Insider Trade Summary
| Type | Security | Shares | Price | Value |
|---|---|---|---|---|
| Purchase | Common Stock | 21,711 | $9.237 | $201K |
| Purchase | Common Stock | 15,204 | $7.916 | $120K |
| Grant/Award | Convertible Note | 1,528,662 | $0.00 | -- |
Footnotes (1)
- Represents the weighted average price of shares purchased. Includes (i) 217,177 shares of common stock owned by Jon Isaac; and (ii) 1,394,221 shares of common stock owned by Isaac Capital Group, LLC ("ICG"), of which Jon Isaac is the sole member and manager. The Fourth Amendment to Unsecured Line of Credit Promissory Note (the "Note") effective April 8, 2025, and maturing on April 8, 2030, between ICG and Live Ventures Incorporated ("Live") provides for the conversion, at ICG's sole option, of any, or all, of the outstanding obligations under the Note, into shares of common stock of Live based upon a Conversion Price of $7.85. The maximum credit amount under the Note is $12,000,000. Effective date of Note, providing for conversion of any, or all, of the outstanding obligations under the Note, into shares of common stock of Live.
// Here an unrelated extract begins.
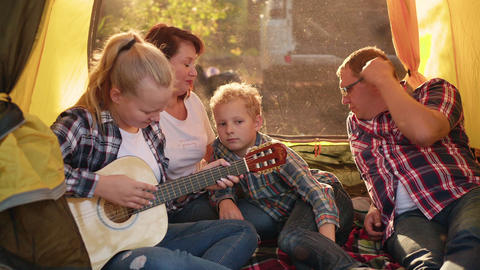 Tourist family singing song by guitar in camping tent in forest hike. Friendly Live Action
The maximum credit amount available under the Note is $12,000,000, which, when divided by the Conversion Price of $7.85, determines the maximum potential number of shares of common stock into which the Note is convertible (1,528,662). The actual number of issuable shares will vary throughout the term of the Note due to changes in the amounts Live borrows under the Note and repays under the Note. As of the date of this filing, the outstanding principal under the Note is $9,445,000, less than the maximum credit amount.